“Vitor e sua deficiência: um obstáculo? “
postado em 31 jan 2008


    Certo dia, brincando com Vitor pela janela de seu túnel – do qual ele adora – percebi que ele estava incomodado com alguma cosia. Não sabia se eram os pedreiros da obra da frente, ou o barulho da betoneira. Com o passar do tempo percebi que o problema era uma mutuca. Ela o rodeava há algum tempo e ele não conseguia se livrar da mesma. Em um momento, ela pousara em sua mão direita (apenas para lembrar, Vitor não tem o braço esquerdo) e ele, cuidadosamente começou a erguer a mão em direção a sua boca, na intenção de caçá-la. Chegando bem perto, ele deu o bote, sem sucesso. Olhou para mim como se pedisse ajuda e eu ajudei. Disse que eu iria matá-la para ele na próxima vez que ela pousasse nele. Instantes depois a mesma mutuca parou em sua perna e Vitor permaneceu parado, desviando seu olhar apenas para mim como se dissesse ?pode pegá-la, eu estou parado esperando você agir?. E foi isso que fiz. Vitor ficou muito contente por ter se livrado dela e voltou a brincar comigo no túnel como sempre faz. Mas durante a brincadeira, outra mutuca. E dessa vez Vitor nem tentou pegá-la, olhou direto para mim e permaneceu estático até que eu desse um peteleco no inseto.

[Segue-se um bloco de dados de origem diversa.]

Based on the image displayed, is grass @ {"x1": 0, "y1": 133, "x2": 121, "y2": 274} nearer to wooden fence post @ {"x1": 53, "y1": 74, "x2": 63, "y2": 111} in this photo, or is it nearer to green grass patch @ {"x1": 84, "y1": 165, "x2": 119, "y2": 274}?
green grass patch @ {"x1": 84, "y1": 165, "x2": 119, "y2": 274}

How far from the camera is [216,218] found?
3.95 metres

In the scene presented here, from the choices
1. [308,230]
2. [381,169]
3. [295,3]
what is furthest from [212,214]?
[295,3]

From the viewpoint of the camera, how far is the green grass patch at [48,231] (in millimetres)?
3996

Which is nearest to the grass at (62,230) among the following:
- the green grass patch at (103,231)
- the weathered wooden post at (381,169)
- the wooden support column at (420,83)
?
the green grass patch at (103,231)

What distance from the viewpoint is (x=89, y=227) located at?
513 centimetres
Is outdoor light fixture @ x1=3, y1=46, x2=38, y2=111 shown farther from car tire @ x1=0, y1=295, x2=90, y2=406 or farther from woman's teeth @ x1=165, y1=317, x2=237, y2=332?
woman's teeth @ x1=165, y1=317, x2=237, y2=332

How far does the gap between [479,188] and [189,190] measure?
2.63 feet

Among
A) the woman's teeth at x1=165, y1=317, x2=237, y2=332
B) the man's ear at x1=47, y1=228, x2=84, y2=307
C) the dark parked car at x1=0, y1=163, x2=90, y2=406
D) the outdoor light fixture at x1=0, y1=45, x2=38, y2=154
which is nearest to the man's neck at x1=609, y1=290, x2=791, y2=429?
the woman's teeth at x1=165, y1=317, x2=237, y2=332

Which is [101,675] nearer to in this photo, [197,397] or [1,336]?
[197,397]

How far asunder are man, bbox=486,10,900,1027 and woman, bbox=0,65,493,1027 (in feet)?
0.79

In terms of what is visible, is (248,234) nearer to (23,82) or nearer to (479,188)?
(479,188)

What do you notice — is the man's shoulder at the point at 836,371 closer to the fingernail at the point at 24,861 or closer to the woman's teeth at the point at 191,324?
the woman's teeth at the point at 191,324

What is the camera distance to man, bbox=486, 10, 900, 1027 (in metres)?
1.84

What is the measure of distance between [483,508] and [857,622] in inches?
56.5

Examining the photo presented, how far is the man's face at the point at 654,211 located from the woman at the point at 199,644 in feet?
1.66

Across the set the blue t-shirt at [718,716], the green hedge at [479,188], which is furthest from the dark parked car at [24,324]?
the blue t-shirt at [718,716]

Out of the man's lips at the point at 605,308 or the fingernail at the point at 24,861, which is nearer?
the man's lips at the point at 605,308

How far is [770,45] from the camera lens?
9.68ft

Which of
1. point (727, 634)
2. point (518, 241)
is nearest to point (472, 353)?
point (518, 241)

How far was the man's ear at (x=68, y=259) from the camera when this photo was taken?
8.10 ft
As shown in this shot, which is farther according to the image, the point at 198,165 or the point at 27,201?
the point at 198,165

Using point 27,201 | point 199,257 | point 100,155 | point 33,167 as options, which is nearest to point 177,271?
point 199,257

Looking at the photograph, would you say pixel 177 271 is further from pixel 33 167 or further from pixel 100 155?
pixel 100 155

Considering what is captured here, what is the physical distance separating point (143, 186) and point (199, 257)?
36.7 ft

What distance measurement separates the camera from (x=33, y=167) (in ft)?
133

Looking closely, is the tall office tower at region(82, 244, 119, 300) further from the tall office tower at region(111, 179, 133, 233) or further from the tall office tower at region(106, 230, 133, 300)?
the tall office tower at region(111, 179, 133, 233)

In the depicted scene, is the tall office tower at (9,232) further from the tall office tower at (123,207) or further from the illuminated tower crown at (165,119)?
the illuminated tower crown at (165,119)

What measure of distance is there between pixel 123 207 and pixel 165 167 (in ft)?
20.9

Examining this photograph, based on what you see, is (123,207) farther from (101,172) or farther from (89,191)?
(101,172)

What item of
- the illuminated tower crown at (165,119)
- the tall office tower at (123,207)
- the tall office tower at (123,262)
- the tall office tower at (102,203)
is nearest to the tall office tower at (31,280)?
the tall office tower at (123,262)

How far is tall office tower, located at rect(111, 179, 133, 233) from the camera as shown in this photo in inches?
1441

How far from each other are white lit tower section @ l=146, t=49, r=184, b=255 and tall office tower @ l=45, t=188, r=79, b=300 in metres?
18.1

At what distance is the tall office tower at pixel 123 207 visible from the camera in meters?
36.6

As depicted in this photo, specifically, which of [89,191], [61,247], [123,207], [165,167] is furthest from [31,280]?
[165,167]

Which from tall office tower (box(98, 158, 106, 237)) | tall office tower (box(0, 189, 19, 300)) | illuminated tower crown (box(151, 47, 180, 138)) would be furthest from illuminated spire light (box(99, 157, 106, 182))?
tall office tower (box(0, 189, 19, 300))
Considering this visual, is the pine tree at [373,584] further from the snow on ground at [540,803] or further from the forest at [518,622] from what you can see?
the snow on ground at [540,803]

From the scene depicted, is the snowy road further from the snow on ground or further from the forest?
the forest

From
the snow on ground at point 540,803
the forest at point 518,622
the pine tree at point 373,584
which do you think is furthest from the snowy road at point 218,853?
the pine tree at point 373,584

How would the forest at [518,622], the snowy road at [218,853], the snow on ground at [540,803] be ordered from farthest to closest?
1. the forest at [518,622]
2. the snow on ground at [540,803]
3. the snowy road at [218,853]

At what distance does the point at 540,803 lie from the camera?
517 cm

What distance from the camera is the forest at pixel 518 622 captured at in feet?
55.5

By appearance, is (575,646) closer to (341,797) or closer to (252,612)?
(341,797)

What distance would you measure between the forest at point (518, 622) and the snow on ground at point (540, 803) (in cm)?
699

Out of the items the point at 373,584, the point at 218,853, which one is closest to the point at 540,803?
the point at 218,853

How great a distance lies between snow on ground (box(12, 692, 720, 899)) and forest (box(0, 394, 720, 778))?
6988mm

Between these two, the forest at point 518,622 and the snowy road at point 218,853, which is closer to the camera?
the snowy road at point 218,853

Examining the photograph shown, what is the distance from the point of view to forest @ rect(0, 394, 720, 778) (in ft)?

    Não diria que essa deficiência física é um limitante para Vitor, afinal, no dia-a-dia o vemos agindo normalmente, mas claro, em algumas situações apresenta certa dificuldade. Tanto que para que ele usufruísse seu cesto e sua plataforma no recinto cercado, foi-lhe construído uma escada especial, com proteção de corpo ? similar àquelas que vemos em caixas d?água altas ? e corrimão especial para seus membros. Vitor já subira na plataforma sem o auxílio dessa escada, mas com dificuldade em função de sua deficiência. Com essa escada, o acesso ficou mais fácil e, conseqüentemente, suas subidas ao cesto estão mais freqüentes, possibilitando uma visualização mais abrangente do Santuário e dos demais chimpanzés. No caso das mutucas, Vitor teria conseguido a captura delas, com certeza, mas como percebeu que poderia ser auxiliado, não pensou duas vezes, provando que a inteligência desses primatas é tão grande quanto a nossa. Afinal, quem nunca pediu ajuda para acelerar a resolução de um problema, mesmo sabendo que seria capaz de resolvê-lo sozinho?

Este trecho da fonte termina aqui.